■ **TEXTAUSZUG**
Sie reden darüber, dass der Bund mehr Geld gäbe und dass deshalb dort gute Forschung produziert werde. Wir wollen eigentlich ganz gern, dass Sie Ihre Verantwortung wahrnehmen und die Landesmittel erhöhen, damit auch an unseren Hamburger Hochschulen besser und mehr geforscht werden kann.

(Beifall bei den GRÜNEN und bei Dora Hey- enn DIE LINKE)

Das zweite Thema, über das Sie gern sprechen, ist die Sanierung der Hochschulgebäude. Wir begrüßen ausdrücklich die Baumaßnahmen am Campus Bundesstraße und finden es auch absolut richtig, dass Sie jetzt Planungsmittel für die Sanierung des Philosophenturms einstellen. Aber Sie wissen doch auch, wie hoch der Sanierungsbedarf an den Hamburger Hochschulen jenseits des Campus Bundesstraße ist. Das ist doch kein Geheimnis, es sind 630 Millionen Euro allein an der Universität. Wenn Sie die beiden Zahlen ins Verhältnis setzen, dann kommen Sie wie ich zu dem Ergebnis, dass das eben nur ein kleiner Teil ist, aber man muss sich doch der ganzen Aufgabe stellen. Deshalb wiederholen wir unsere Forderung und stellen erneut den Antrag, dass wir einen ordentlichen Kosten-, Finanzierungs- und Zeitplan brauchen, um den Sanierungsstau an den Hamburger Hochschulen abbilden zu können. Der Albtraum beispielsweise aller BWL-Studierenden, der Wiwi-Bunker, taucht bei Ihnen gar nicht auf und so weiter. Das heißt, man hat das Gefühl, es ist sehr sporadisch, was da auftaucht und was nicht kommt. Die HAW spricht im Übrigen von ungefähr 160 Millionen Euro beim Sanierungsbau und müsste auch in einem entsprechenden Konzept vorkommen.

Meine Damen und Herren! Sie sehen also, Hamburg braucht dringend einen Neuanfang in der Wissenschaftspolitik, und die Hochschulverträge müssen unverzüglich nachverhandelt werden.

(Beifall bei den GRÜNEN und bei Dora Hey- enn DIE LINKE)

Die BAföG-Millionen müssen an die Hochschulen gehen, und wir brauchen dringend einen Finanzierungsplan zum Abbau des Sanierungsstaus. Wir würden uns sehr freuen, wenn Sie diesen Neuanfang in der Wissenschaftspolitik unterstützen würden, und bitten daher um Zustimmung für unsere Anträge. – Vielen Dank.

(Beifall bei den GRÜNEN und vereinzelt bei der CDU)

Herr Dr. Schinnenburg von der FDP-Fraktion hat jetzt das Wort.

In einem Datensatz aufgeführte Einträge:
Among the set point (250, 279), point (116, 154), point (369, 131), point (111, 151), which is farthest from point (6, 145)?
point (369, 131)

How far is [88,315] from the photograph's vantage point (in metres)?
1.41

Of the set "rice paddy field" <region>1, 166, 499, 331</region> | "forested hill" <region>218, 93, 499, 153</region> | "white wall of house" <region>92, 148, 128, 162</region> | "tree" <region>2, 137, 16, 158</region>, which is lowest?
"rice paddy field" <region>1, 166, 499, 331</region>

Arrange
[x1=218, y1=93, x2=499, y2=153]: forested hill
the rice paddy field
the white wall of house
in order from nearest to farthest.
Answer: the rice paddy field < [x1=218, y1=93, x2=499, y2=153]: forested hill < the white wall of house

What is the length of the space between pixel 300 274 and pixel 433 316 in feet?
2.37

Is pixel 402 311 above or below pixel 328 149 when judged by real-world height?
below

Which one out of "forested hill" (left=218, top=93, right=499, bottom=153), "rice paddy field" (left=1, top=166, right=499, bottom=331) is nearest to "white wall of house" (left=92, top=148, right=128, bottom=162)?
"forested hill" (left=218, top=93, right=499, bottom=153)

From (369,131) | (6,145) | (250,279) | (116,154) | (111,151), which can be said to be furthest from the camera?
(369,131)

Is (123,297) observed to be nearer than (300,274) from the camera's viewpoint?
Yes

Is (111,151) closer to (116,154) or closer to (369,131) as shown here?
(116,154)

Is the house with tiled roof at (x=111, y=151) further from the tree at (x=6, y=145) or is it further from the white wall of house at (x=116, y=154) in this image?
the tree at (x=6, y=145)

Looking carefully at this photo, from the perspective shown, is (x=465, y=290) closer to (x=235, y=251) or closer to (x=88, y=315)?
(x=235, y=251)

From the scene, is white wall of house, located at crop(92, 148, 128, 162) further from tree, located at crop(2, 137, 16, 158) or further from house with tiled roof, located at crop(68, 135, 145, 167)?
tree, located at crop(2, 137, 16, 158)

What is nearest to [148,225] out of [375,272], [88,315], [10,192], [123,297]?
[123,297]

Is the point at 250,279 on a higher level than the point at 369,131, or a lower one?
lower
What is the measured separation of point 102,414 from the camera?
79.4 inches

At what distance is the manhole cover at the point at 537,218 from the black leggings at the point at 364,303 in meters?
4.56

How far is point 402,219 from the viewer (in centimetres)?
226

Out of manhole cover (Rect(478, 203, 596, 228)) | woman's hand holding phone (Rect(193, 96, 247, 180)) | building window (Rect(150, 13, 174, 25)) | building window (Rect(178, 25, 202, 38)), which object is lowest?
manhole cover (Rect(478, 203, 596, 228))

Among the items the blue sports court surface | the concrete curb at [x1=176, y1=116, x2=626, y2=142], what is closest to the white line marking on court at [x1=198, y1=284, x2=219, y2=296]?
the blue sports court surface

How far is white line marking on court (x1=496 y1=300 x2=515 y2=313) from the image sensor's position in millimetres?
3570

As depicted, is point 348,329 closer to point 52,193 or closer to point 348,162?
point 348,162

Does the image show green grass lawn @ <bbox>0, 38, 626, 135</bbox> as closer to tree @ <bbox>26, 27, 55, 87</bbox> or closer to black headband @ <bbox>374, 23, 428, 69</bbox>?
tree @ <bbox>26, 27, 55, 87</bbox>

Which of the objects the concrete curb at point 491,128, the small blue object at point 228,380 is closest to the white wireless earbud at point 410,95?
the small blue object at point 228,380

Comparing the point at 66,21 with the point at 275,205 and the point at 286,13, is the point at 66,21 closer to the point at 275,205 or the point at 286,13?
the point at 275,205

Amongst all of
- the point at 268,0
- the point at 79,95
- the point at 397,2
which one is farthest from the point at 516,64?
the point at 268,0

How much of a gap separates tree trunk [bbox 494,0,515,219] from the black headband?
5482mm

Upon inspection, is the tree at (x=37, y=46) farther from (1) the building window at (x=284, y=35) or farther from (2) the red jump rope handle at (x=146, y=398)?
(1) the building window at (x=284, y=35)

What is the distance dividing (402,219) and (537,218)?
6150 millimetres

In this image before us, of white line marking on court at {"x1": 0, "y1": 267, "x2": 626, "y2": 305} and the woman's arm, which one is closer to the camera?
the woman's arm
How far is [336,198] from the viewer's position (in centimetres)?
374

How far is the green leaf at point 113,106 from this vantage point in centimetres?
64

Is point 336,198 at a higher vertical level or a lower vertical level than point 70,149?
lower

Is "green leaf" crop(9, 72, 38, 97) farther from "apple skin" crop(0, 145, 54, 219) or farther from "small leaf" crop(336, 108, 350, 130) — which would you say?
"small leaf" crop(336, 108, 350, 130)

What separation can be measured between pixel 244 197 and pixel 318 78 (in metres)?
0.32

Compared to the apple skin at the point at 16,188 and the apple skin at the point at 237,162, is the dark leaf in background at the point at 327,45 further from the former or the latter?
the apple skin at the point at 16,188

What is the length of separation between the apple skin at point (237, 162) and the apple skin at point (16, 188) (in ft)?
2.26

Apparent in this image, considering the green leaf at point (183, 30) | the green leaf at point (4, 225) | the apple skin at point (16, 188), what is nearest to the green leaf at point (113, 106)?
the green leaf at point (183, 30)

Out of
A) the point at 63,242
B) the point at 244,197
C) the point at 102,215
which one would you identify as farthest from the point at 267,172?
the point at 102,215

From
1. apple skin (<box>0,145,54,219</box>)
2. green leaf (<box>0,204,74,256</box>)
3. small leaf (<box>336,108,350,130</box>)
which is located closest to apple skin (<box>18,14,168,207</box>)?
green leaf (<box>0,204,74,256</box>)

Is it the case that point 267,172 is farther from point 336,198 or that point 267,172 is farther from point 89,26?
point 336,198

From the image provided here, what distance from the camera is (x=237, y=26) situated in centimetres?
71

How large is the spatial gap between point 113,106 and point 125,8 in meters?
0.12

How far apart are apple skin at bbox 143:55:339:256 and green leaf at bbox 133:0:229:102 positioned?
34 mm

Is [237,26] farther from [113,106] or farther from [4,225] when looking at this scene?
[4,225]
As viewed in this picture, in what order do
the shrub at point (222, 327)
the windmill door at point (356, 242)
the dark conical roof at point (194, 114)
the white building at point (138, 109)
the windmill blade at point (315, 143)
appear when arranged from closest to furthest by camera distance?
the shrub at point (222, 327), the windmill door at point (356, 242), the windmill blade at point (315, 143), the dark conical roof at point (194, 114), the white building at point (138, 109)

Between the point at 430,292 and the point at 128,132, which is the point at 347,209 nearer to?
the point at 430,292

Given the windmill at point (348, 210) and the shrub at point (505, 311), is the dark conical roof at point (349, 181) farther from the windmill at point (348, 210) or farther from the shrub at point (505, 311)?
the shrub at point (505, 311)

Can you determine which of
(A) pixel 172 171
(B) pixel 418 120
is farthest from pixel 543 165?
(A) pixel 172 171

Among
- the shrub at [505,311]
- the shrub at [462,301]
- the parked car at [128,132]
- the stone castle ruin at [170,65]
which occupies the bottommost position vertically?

■ **ZU LÖSENDE AUFGABEN**
1. Wie hoch ist laut dem Debattenauszug zur Hamburger Wissenschaftspolitik der Sanierungsbedarf allein an der Universität?
2. Führen Sie den Debattenauszug zur Hamburger Wissenschaftspolitik im Anschluss an seinen letzten Satz fort.
Die Datensätze werden zur Bearbeitung nicht benötigt.

■ **LÖSUNGEN DER AUFGABEN**
1. Er beträgt 630 Millionen Euro.

2.
Frau Präsidentin, meine Damen und Herren! Sehr geehrter Herr Kühn, Sie wissen, dass ich Ihre Arbeit sehr schätze, und ich arbeite auch gern mit Ihnen im Wissenschaftsausschuss zusammen, ich als Vorsitzender, Sie als Schriftführer. Wir haben noch eine Sitzung, da werde ich es noch einmal sagen. Aber ich nutze die Gelegenheit gern, auch hier zu sagen, dass die Zusammenarbeit im Wissenschaftsausschuss mit Ihnen sehr angenehm war; das vorweg. Aber heute ist irgendwie etwas mit Ihnen durchgegangen,

(Dr. Eva Gümbel)

so etwas wie ein wildes Pferd. Frau Gümbel wies schon bezüglich der Frauenquote darauf hin, dass Sie sich da ein wenig zu falschen oder ungeschickten Aussagen haben hinreißen lassen.

Ich will noch einen zweiten Punkt anmerken. Sie haben zwei- oder dreimal gesagt, die Hochschulpolitik dieses Senats müsse sich nicht verstecken. Wenn das so ist, Herr Kühn, warum haben Sie dann die Debatte über diesen Etat so versteckt?

(Dr. Monika Schaal SPD: Was ist denn da versteckt?)

Nach der Generaldebatte, nach der Elefantenrunde, wenn sämtliche Medien weg sind, wollten Sie die Diskussion über die Wissenschaftspolitik ansetzen. Wenn da nichts zu verstecken ist, dann hätten Sie das auch nicht machen müssen.

(Beifall bei der FDP)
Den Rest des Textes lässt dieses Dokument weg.